Alexander Aitken, a young man from Scotland, worked on the Musgrave ranch as a shepherd between April 14, 1891 and May 25, 1892. Much of what we know about farming and ranching on Salt Spring Island during this time comes from this journal (although dated 1889 on the cover, the entry on page two starts with his arrival on Salt Spring in 1891). In it he speaks about the life and isolation of the ranch at Musgrave Landing, where his closest companions were two Chinese workers, “Young” and “Sam.”; He describes the constant labour of clearing and plowing the land as well of the tending to the approximately 1,100 sheep. Musgrave Landing, while quite isolated from the rest of Salt Spring settlement was serviced by the steamer, Isabel, on a twice weekly basis; Alexander also speaks about travelling by private launch between Musgrave Landing and Cowichan Bay.
In addition to the insights into farm and ranch work, Aitken’s diary also provides a glimpse into the social interaction between the Edward Musgrave family and workers on the ranch, as well as visitors and passersby such as the First Nations canoeing by the Landing.
The last page includes a note by his niece Nellie Aitkin Georgeson who says, “I never met him but I wish I had as he must have been a fine man.”
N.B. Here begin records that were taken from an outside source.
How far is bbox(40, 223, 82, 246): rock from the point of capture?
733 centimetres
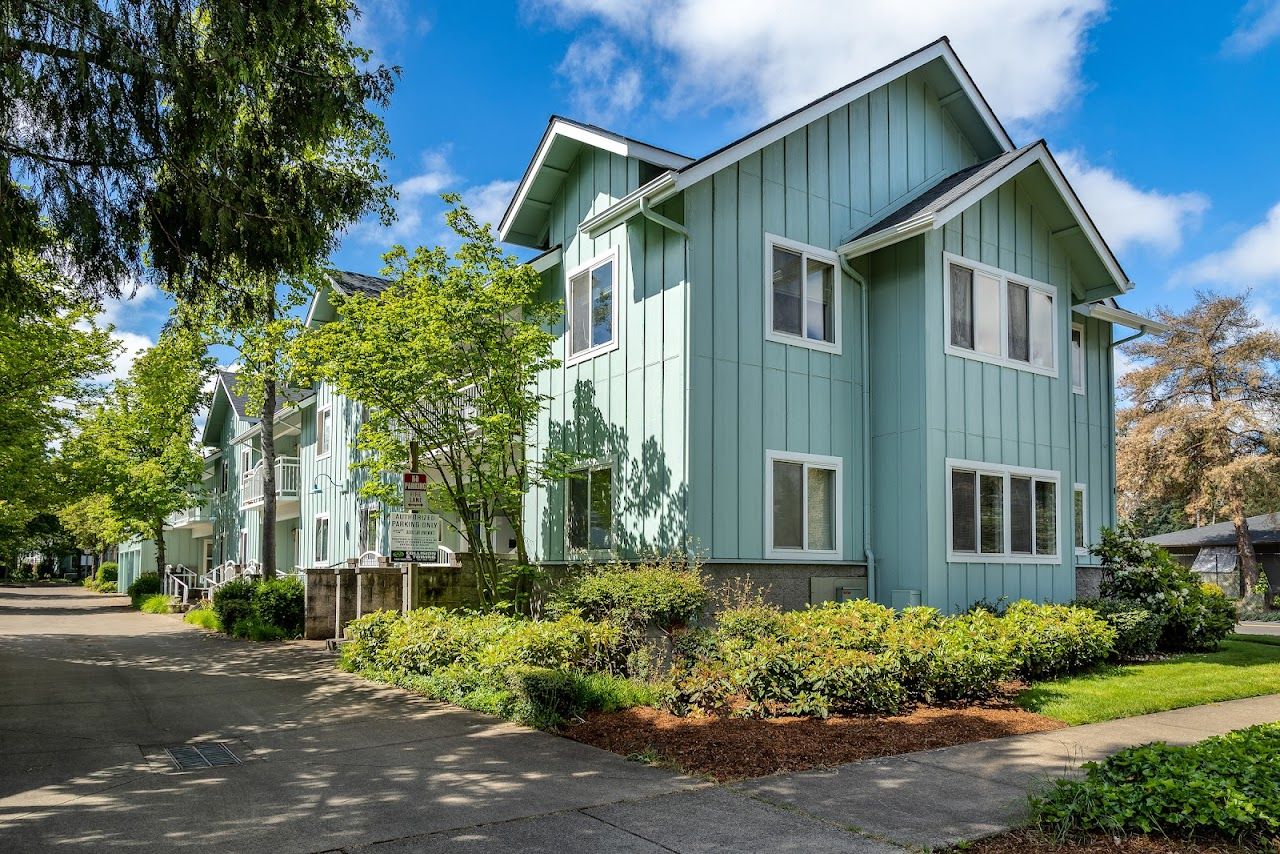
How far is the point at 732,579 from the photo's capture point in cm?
1295

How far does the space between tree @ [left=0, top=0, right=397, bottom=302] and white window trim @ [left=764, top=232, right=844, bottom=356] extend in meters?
5.78

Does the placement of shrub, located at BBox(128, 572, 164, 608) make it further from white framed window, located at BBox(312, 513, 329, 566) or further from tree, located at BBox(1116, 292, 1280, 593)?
tree, located at BBox(1116, 292, 1280, 593)

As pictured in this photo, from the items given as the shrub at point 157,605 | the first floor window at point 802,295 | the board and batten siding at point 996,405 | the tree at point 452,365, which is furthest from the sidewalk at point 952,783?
the shrub at point 157,605

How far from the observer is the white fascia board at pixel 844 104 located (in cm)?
1281

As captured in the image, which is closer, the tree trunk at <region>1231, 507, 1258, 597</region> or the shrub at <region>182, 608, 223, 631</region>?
the shrub at <region>182, 608, 223, 631</region>

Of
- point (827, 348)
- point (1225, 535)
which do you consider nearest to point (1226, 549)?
point (1225, 535)

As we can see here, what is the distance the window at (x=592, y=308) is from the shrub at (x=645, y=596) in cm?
379

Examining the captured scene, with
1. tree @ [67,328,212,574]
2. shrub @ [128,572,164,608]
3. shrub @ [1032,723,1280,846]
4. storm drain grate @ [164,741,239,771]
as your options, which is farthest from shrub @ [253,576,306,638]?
shrub @ [128,572,164,608]

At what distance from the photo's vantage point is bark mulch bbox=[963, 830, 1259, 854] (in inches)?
220

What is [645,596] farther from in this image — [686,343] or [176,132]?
[176,132]

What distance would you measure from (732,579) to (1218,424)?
3245cm

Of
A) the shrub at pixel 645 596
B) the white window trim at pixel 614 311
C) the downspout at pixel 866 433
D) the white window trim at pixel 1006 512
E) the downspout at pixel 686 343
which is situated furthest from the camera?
the white window trim at pixel 614 311

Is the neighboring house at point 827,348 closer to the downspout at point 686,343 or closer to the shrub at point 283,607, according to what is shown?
the downspout at point 686,343

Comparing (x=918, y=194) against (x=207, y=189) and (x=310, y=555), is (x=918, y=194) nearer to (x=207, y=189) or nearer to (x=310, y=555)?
(x=207, y=189)
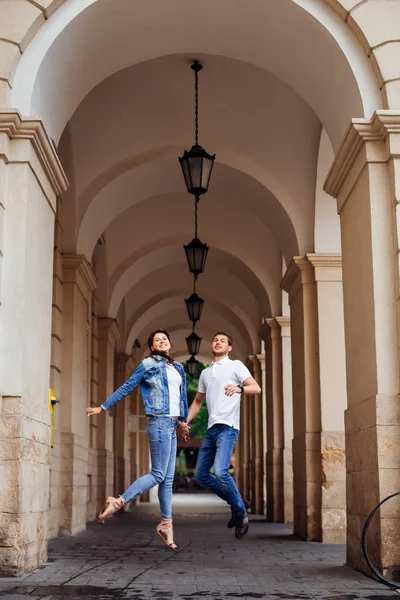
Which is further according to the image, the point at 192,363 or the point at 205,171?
the point at 192,363

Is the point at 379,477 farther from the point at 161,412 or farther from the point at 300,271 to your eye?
the point at 300,271

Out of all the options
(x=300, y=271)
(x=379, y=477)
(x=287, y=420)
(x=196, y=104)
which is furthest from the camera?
(x=287, y=420)

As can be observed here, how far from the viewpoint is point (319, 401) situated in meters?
11.7

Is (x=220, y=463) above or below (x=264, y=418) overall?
below

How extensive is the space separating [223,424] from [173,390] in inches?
24.6

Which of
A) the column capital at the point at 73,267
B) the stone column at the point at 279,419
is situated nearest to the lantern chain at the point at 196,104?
the column capital at the point at 73,267

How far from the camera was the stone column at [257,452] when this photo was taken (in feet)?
68.0

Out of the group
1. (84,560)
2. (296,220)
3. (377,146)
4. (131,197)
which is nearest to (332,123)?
(377,146)

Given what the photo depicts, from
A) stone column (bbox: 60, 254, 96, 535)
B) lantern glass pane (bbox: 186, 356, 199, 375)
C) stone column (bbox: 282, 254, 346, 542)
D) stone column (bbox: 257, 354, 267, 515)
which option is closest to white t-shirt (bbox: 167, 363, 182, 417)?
stone column (bbox: 282, 254, 346, 542)

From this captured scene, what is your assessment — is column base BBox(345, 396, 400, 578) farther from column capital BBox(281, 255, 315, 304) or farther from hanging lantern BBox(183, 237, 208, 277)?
hanging lantern BBox(183, 237, 208, 277)

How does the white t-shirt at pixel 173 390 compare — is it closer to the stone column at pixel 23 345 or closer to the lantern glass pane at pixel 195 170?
the stone column at pixel 23 345

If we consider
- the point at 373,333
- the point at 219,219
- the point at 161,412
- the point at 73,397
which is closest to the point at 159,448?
the point at 161,412

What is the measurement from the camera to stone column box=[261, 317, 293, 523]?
15812 millimetres

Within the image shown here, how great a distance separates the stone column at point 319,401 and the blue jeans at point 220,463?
12.6 feet
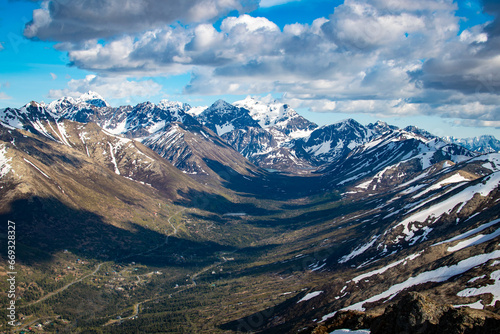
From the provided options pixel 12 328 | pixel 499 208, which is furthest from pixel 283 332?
pixel 12 328

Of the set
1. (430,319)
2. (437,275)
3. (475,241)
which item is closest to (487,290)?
(437,275)

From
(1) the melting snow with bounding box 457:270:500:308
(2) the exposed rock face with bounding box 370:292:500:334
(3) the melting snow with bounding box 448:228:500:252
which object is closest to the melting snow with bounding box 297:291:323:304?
(3) the melting snow with bounding box 448:228:500:252

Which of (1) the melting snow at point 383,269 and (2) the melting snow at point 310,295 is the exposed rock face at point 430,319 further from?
(2) the melting snow at point 310,295

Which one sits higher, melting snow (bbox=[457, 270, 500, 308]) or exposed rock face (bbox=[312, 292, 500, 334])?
exposed rock face (bbox=[312, 292, 500, 334])

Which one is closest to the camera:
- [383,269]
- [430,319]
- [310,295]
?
[430,319]

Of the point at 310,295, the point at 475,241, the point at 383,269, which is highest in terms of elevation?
the point at 475,241

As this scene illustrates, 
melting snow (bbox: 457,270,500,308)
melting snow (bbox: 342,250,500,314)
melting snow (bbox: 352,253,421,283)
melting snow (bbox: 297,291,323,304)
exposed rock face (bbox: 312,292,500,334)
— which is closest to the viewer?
exposed rock face (bbox: 312,292,500,334)

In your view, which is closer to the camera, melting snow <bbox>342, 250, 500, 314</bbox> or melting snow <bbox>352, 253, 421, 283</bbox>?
melting snow <bbox>342, 250, 500, 314</bbox>

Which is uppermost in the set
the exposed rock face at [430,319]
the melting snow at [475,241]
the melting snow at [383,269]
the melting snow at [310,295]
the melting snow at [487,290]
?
the exposed rock face at [430,319]

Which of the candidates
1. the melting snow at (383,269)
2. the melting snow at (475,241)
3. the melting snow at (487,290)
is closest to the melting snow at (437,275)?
the melting snow at (487,290)

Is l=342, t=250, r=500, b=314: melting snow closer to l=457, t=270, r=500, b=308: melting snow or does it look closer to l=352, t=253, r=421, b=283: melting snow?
l=457, t=270, r=500, b=308: melting snow

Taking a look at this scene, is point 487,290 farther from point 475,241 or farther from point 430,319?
point 430,319

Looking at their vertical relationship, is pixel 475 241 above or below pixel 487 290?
below

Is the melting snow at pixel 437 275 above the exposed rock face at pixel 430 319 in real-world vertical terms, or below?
below
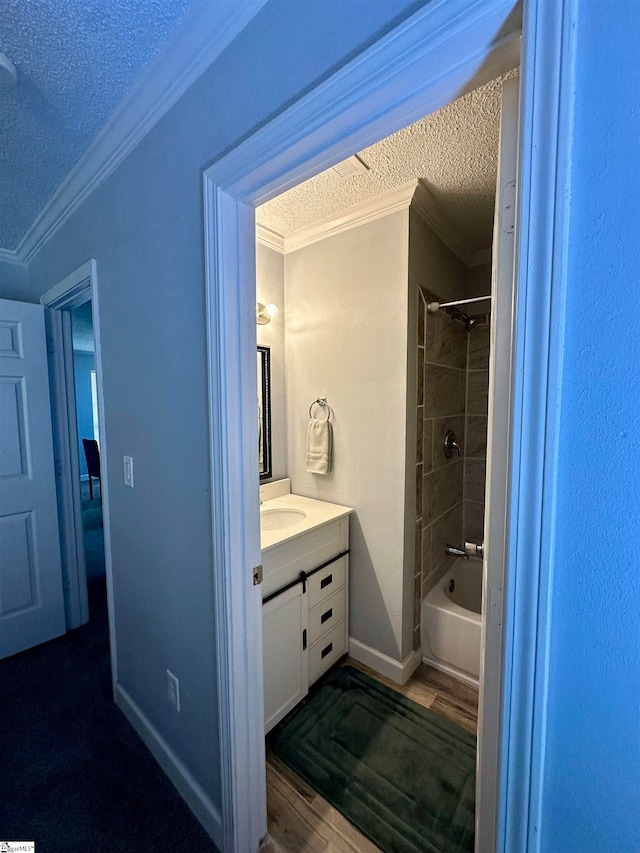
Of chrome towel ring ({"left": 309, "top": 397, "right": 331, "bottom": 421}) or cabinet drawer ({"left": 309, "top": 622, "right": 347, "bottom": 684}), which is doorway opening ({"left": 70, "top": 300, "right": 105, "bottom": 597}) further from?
cabinet drawer ({"left": 309, "top": 622, "right": 347, "bottom": 684})

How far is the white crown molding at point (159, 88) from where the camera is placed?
0.85 metres

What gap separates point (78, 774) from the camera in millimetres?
1374

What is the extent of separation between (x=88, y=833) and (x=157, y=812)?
205 millimetres

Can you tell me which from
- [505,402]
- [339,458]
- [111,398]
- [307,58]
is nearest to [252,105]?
[307,58]

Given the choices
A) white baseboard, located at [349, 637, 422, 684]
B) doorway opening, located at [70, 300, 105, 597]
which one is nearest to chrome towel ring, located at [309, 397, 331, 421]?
white baseboard, located at [349, 637, 422, 684]

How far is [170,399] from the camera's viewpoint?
1198 mm

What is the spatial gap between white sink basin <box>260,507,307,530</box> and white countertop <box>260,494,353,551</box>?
16mm

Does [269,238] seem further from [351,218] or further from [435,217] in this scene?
[435,217]

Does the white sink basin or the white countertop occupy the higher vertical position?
the white countertop

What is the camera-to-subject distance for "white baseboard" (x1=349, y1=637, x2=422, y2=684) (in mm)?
1889

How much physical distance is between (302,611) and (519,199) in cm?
173

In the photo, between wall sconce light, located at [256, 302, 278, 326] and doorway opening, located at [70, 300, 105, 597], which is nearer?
wall sconce light, located at [256, 302, 278, 326]

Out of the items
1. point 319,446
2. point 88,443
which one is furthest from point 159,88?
point 88,443

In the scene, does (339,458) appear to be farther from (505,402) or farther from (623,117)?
(623,117)
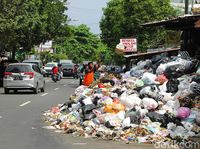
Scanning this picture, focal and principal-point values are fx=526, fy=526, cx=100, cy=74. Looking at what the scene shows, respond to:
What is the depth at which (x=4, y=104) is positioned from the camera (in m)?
21.1

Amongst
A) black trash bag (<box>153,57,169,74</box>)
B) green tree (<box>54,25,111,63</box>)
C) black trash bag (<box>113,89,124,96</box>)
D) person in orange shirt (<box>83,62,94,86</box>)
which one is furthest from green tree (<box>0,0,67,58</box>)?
green tree (<box>54,25,111,63</box>)

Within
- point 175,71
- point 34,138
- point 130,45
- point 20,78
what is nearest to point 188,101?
point 175,71

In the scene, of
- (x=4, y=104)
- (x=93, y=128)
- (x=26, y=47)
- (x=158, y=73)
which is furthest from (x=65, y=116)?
(x=26, y=47)

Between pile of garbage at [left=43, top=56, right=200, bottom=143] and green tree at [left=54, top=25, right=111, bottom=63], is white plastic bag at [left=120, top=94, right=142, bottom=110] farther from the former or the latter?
green tree at [left=54, top=25, right=111, bottom=63]

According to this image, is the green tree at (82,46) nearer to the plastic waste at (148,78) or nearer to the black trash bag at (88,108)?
the plastic waste at (148,78)

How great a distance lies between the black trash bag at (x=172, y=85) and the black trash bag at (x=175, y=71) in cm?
78

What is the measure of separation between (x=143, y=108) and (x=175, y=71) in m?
2.50

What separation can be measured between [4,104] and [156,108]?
9.47m

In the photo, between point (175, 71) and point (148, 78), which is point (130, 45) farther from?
point (148, 78)

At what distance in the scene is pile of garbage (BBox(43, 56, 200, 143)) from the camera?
39.3 ft

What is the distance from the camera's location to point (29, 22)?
41.5 metres

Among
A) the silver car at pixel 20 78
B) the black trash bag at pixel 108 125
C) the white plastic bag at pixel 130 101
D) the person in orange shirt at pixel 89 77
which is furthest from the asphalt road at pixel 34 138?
the silver car at pixel 20 78

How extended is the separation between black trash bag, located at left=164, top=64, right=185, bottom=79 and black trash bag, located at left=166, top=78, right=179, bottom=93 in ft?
2.56

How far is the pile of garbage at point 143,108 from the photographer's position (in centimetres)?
1197
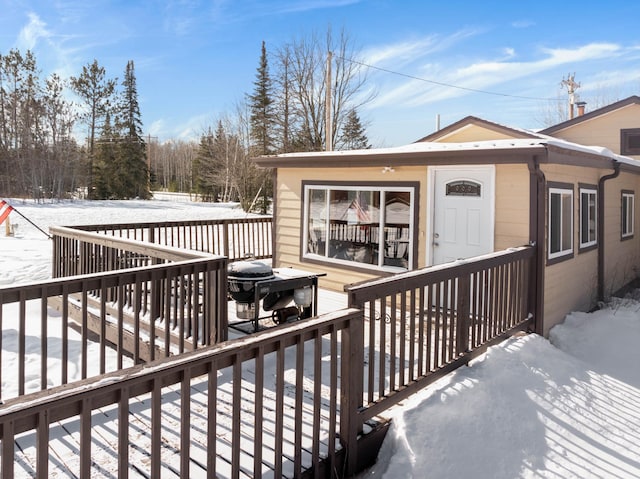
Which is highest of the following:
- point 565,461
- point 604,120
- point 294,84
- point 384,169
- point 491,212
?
point 294,84

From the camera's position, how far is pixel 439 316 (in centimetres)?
425

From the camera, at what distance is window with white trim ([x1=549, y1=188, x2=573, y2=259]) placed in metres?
5.98

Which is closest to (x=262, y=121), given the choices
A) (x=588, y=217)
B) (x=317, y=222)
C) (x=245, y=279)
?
(x=317, y=222)

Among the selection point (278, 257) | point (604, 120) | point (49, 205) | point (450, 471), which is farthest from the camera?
point (49, 205)

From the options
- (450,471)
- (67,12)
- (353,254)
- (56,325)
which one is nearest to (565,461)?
(450,471)

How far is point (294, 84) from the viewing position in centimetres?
2558

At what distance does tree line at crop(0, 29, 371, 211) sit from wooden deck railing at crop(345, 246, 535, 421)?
521 inches

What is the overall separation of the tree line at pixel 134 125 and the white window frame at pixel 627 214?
1023 centimetres

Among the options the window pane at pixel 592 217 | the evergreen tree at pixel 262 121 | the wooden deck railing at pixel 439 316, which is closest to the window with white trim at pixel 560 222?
the wooden deck railing at pixel 439 316

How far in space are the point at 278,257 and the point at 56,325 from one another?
367 cm

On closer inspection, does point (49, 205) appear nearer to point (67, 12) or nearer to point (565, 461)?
point (67, 12)

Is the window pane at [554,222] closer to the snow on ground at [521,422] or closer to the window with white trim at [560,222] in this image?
the window with white trim at [560,222]

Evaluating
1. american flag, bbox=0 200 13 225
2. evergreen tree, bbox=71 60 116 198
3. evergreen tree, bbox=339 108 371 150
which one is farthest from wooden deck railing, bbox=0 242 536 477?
evergreen tree, bbox=71 60 116 198

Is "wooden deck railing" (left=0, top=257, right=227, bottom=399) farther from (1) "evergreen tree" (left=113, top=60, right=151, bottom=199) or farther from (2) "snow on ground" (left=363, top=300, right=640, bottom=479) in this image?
(1) "evergreen tree" (left=113, top=60, right=151, bottom=199)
Alex Aitken eventually became a farm-owner in the Somenos Lake area and a major figure in local politics. He served as a councillor and Reeve in North Cowichan for six terms and was the vice-president of the BC Wool Growers Association. He died suddenly in 1923 at the age of 54, leaving a wife and son. By that time his parents and siblings had also moved to Vancouver Island. The Alex Aitken Elementary School in North Cowichan is named in his memory.